I was very much aware of this dichotomy when I wrote the following, about a new kind of court which our economy had produced.
Court of Last Resort
A new Federal building opened not long ago in Santa Barbara, the town where I live. It is large and (by my standards, at least) palatial. Another California city I visited recently had a similarly new and magnificent structure, built for the same specific purpose. For all I know, these grand edifices are going up all over the country. What are they? Bankruptcy Courts!
Pardon me for being surprised, but I always thought bankruptcy was a rather shameful thing that happened only to people who got into debts which they couldn’t pay. Since our whole economy is based on credit, i.e. trusting or believing people when they make solemn promises to pay what they owe, I would have expected social pressure to make bankruptcies relatively rare, and all their proceedings to be hidden away in the darkest and most dismal corners of our judiciary. Instead, we find the whole thing being flaunted, popularized, and made virtually respectable.
What is happening here? There was a time (not so long ago historically) when people were put in jail for owing money. Now we not only don’t punish them, but we make it easier and easier for them to slide out of their old debts, and start getting into new ones.

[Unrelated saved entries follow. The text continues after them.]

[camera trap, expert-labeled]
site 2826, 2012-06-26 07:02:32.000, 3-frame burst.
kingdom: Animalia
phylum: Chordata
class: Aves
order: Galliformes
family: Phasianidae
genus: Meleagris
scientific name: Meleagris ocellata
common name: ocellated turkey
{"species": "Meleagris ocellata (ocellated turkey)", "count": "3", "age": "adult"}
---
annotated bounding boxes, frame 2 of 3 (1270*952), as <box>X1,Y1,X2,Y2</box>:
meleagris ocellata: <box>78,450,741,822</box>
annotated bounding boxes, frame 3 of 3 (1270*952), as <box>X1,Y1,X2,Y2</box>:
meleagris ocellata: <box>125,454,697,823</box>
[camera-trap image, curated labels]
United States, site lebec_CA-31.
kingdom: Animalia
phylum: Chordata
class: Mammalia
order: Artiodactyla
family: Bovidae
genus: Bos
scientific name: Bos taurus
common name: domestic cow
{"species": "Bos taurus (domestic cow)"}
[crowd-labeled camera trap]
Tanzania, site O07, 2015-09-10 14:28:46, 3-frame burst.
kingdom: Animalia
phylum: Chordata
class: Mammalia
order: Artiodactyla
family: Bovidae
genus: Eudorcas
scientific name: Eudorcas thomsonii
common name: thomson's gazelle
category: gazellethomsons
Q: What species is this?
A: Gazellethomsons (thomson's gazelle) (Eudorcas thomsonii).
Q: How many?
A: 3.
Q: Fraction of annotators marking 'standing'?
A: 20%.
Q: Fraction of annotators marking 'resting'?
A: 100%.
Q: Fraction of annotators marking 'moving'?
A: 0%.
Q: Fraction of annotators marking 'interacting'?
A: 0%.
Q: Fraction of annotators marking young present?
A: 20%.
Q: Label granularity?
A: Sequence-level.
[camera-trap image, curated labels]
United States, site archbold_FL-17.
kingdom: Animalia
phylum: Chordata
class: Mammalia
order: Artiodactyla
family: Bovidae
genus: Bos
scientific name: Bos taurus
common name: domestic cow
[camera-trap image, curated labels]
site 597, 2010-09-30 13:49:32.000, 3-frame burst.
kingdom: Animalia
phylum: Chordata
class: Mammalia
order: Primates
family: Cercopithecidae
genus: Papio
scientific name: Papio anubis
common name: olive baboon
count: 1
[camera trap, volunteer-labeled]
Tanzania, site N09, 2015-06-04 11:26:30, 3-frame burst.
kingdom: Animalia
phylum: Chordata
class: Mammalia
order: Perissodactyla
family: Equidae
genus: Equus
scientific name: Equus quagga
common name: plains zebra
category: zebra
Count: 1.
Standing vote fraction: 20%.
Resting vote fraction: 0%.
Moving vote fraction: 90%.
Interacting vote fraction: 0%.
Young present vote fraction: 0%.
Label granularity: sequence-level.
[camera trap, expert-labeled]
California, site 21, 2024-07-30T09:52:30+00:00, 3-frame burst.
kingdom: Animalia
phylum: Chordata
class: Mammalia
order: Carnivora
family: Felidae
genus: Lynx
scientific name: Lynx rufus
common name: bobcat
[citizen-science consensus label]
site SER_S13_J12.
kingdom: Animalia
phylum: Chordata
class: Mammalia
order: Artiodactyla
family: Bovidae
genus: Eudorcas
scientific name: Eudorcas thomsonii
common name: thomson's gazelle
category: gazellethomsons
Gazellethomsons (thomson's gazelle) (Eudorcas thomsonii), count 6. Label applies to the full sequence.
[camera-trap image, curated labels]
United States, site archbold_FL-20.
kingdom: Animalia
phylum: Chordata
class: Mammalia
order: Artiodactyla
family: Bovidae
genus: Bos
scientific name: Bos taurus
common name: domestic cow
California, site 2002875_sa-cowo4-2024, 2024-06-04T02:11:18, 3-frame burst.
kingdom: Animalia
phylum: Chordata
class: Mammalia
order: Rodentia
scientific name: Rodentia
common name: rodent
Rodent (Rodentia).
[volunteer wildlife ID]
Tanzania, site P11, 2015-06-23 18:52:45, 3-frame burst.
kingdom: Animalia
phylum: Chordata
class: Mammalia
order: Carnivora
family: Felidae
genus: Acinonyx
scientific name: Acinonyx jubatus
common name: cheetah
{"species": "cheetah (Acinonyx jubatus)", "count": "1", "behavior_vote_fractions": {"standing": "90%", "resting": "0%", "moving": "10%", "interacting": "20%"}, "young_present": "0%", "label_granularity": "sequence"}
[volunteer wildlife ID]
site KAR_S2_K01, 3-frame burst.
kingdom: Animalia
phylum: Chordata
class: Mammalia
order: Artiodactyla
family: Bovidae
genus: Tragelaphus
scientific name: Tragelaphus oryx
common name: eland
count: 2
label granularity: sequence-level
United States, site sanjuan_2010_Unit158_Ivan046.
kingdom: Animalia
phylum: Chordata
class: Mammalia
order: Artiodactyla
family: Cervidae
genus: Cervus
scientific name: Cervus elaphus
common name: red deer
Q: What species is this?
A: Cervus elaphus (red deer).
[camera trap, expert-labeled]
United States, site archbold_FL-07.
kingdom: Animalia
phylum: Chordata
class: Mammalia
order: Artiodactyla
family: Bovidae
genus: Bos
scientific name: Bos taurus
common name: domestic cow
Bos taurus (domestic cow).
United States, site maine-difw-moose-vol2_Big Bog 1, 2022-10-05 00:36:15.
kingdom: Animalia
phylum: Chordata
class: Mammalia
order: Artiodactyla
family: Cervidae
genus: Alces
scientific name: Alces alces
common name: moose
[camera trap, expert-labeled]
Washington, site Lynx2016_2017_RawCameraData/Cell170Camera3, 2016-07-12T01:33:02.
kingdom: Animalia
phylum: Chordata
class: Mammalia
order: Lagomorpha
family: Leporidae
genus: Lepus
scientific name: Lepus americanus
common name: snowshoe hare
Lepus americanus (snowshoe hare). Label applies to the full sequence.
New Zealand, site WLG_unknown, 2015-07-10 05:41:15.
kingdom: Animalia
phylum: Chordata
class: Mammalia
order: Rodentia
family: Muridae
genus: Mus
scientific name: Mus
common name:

Am I displaying some kind of bias or ignorance? No doubt you want to tell me that the big waste in government construction projects is not in bankruptcy courts but in our massive new gulag of prisons. You would of course be right. But the courts tend to be much more centrally located – and, unlike the prisons, they are freely open to the public. That, in fact, as far as our local specimen is concerned, is, to me, its only redeeming feature. Santa Barbara, you see, is lamentably lacking in public restroom facilities, and our new Federal Bankruptcy Court building has some splendid ones.
There’s only one hitch: Every time you enter the building, even if it’s just to use the restroom, you, and everything on you, have to pass through a physical inspection so rigorous that you might as well be boarding a jet for Jerusalem. The purpose, I’m sure, is not simply to discourage all but the most pressing lavatory visitations – but it does tend to have that effect, at least on me. Once past all the guards and metal detectors however, you can enjoy what must surely be not only one of the most elegant taxpayer-funded restrooms in town, but also one of the safest. This of course presupposes that you don’t mind the questionable company of bankrupts and lawyers – perhaps even (horrible thought!) of bankrupt lawyers.